Chess: Bug in Alpha

2018-06-04 13:35:25

I am implementing a chess engine, and I have written a fairly complex alpha-beta search routine with quiescence search and transposition tables. However, I am observing a strange bug.

The evaluation function is using piece-square tables, like this one for pawns:

static int ptable_pawn[64] = {  
   0,  0,  0,  0,  0,  0,  0,  0,
  30, 35, 35, 40, 40, 35, 35, 30,
  20, 25, 25, 30, 30, 25, 25, 20,
  10, 20, 20, 20, 20, 20, 20, 10,
   3,  0, 14, 15, 15, 14,  0,  3,
   0,  5,  3, 10, 10,  3,  5,  0,
   5,  5,  5,  5,  5,  5,  5,  5,
   0,  0,  0,  0,  0,  0,  0,  0
};

When it is black's turn, the table is reflected across the x-axis. Specifically, if you are curious, lookups happen like this, where the columns AH map to 0-7 and the rows are 0-7 from white's side:

int ptable_index_for_white(int col, int row) {
    return col+56-(row*8);
}

int ptable_index_for_black(int col, int row) {
    return col+(row*8);
}

So a pawn on h4 (coordinates 7, 3) is worth 3 points (centipawns) for white, and a pawn on f6 (coord 5, 5) is worth 3 centipawns for black.

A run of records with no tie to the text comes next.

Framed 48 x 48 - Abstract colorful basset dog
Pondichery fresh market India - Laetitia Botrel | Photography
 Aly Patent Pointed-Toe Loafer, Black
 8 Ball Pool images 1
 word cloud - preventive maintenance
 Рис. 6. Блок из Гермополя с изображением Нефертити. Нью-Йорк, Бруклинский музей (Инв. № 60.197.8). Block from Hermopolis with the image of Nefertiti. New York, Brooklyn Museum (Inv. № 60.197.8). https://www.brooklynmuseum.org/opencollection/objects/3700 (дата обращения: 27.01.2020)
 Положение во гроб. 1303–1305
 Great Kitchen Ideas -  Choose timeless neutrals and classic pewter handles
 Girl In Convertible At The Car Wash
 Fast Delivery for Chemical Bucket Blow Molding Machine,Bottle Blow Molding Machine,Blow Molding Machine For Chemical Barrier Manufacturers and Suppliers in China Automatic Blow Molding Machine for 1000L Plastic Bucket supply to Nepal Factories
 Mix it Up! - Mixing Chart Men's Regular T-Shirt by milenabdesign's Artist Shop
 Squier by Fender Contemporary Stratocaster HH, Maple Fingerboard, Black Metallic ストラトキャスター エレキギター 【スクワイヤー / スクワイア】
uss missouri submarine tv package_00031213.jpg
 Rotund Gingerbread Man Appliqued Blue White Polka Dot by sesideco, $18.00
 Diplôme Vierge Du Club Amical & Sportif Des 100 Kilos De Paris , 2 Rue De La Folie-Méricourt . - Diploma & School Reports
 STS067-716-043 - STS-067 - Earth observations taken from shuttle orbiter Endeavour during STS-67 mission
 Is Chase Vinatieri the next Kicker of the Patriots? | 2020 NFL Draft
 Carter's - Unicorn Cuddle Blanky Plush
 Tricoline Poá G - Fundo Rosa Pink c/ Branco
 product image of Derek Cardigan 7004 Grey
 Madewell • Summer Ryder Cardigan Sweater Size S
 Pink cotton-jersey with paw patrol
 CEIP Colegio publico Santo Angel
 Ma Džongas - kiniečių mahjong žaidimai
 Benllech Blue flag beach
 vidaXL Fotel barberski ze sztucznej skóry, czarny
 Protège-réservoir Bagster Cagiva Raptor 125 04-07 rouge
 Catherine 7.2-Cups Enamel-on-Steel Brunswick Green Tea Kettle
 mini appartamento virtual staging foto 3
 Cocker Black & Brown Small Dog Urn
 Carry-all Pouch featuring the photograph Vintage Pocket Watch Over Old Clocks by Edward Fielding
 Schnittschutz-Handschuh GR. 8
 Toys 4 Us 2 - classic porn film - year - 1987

The entire evaluation function is currently piece-square tables and material.

At greater search depths, my engine is choosing some genuinely horrible moves. Consider this output, generated from the starting position:

Iterative Deepening Analysis Results (including cached analysis)
Searching at depth 1... d1 [+0.10]: 1.b1c3 
    (4 new nodes, 39 new qnodes, 0 qnode aborts, 0ms), 162kN/s
Searching at depth 2... d2 [+0.00]: 1.e2e4 d7d5 
    (34 new nodes, 78 new qnodes, 0 qnode aborts, 1ms), 135kN/s
Searching at depth 3... d3 [+0.30]: 1.d2d4 d7d5 2.c1f4 
    (179 new nodes, 1310 new qnodes, 0 qnode aborts, 4ms), 337kN/s
Searching at depth 4... d4 [+0.00]: 1.g1f3 b8c6 2.e2e4 d7d5 
    (728 new nodes, 2222 new qnodes, 0 qnode aborts, 14ms), 213kN/s
Searching at depth 5... d5 [+0.20]: 1.b1a3 g8f6 2.d2d4 h8g8 3.c1f4 
    (3508 new nodes, 27635 new qnodes, 0 qnode aborts, 103ms), 302kN/s
Searching at depth 6... d6 [-0.08]: 1.d2d4 a7a5 2.c1f4 b7b6 3.f4c1 c8b7 
    (21033 new nodes, 112915 new qnodes, 0 qnode aborts, 654ms), 205kN/s
Searching at depth 7... d7 [+0.20]: 1.b1a3 g8f6 2.a1b1 h8g8 3.d2d4 g8h8 4.c1f4 
    (39763 new nodes, 330837 new qnodes, 0 qnode aborts, 1438ms), 258kN/s
Searching at depth 8... d8 [-0.05]: 1.e2e4 a7a6 2.e4e5 a6a5 3.h2h4 d7d6 4.e5d6 c7d6 
    (251338 new nodes, 2054526 new qnodes, 0 qnode aborts, 12098ms), 191kN/s

At depth 8, notice that black opens with the moves "... a7a6 ... a6a5," which are horrible according to the piece-square table. Additionally, "h2h4" is a horrible move for white. Why is my search function choosing such bizarre moves? It's notable that this only starts happening at greater depths (the moves at depth 3 look fine).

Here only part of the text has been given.